Of course I could have ignored Julia Briggs’s dating of the Paddington incident when I first encountered it, and placed it earlier in time — very few readers would have challenged me. But that would have been to break the rule I set myself: to respect the known facts. When the different documentary sources I consulted gave conflicting versions of the same event I favoured the one that seemed most plausible to me as a novelist. In the Postscript to his autobiography, Wells describes his third visit to Russia, undertaken primarily to interview Stalin, in 1934. He asked Moura, who had lived independently in Europe since she parted company with Gorky in 1928, but was now in a steady relationship with H.G., to accompany him. She refused, saying she dared not return to Russia for fear of being arrested, and that she had to visit her children in Estonia, where they arranged to meet on his return journey. He took his son Gip with him to Russia as companion instead of her. Visiting Gorky in his dacha outside Moscow Wells was stunned to discover that Moura, unknown to him and contrary to her own accounts of her movements, had stayed with Gorky three times in the past year, most recently only a week before his own visit. Wells felt betrayed and described vividly how he was plunged into paroxysms of jealous rage. He set off alone for Tallinn, Estonia, determined to confront Moura with her deception.
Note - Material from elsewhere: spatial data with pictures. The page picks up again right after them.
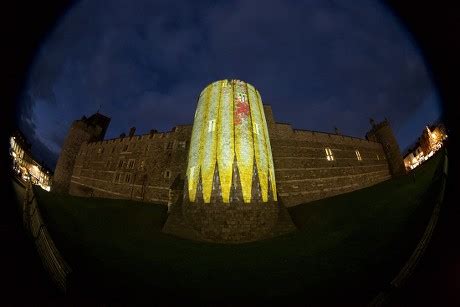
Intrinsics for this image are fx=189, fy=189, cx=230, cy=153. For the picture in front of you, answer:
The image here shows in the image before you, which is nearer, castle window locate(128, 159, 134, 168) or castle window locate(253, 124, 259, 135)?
castle window locate(253, 124, 259, 135)

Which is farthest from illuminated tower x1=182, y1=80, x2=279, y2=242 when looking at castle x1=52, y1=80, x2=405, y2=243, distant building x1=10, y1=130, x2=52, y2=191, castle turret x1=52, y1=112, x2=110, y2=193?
distant building x1=10, y1=130, x2=52, y2=191

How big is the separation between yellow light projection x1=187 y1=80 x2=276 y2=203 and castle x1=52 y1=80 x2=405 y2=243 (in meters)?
7.03

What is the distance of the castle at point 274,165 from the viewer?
20.2 metres

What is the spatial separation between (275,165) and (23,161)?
19.2m

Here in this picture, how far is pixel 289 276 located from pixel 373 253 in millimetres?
2243

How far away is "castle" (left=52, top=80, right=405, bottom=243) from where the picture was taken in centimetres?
2019

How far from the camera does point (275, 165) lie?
1994cm

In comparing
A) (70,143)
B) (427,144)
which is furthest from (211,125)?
(427,144)

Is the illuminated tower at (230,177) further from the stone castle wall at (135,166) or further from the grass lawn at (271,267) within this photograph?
the stone castle wall at (135,166)

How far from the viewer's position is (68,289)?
2.01 m

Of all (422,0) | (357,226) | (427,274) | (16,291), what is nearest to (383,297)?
(427,274)

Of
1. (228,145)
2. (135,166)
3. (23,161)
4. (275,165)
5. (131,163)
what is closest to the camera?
(23,161)

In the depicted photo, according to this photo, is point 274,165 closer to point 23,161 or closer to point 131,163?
point 131,163

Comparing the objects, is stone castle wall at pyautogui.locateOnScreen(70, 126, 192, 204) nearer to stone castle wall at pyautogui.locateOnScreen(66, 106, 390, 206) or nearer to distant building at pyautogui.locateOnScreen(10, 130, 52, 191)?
stone castle wall at pyautogui.locateOnScreen(66, 106, 390, 206)
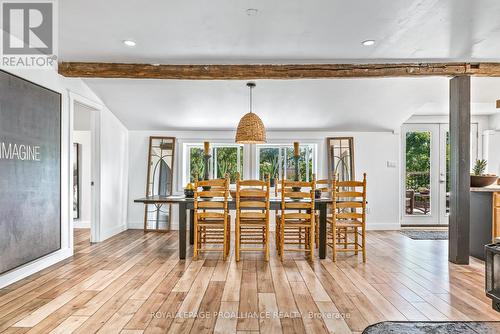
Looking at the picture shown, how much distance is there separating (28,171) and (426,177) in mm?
7124

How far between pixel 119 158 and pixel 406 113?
549cm

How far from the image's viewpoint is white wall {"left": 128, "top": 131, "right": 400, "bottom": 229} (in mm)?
6512

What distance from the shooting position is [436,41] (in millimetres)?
3508

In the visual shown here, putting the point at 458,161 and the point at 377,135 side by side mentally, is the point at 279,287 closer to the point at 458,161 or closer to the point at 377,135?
the point at 458,161

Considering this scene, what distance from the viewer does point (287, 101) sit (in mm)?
5570

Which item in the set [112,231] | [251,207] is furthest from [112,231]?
[251,207]

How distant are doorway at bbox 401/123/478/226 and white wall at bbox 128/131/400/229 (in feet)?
1.81

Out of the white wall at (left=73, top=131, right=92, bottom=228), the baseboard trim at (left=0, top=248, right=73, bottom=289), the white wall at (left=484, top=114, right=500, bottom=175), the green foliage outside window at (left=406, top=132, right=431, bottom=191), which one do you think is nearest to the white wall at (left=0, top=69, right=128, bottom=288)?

In H.G.Wells: Aspects of a Life Anthony West asserts, naming Gip as his source, that Wells and his son deduced between them that Moura must be a spy working for Russian intelligence, that she had been planted on him at the very beginning of their relationship in 1920 and had been reporting on him ever since. According to this account, when Wells accused Moura of this in Tallinn she admitted it, but told him that it was the only way she survived the revolution and that ‘as a biologist he had to know that survival was the first law of life’. In Anthony West’s opinion, although Wells patched up their relationship he never recovered from the disillusionment, and it was the underlying reason for the misanthropy of his last years.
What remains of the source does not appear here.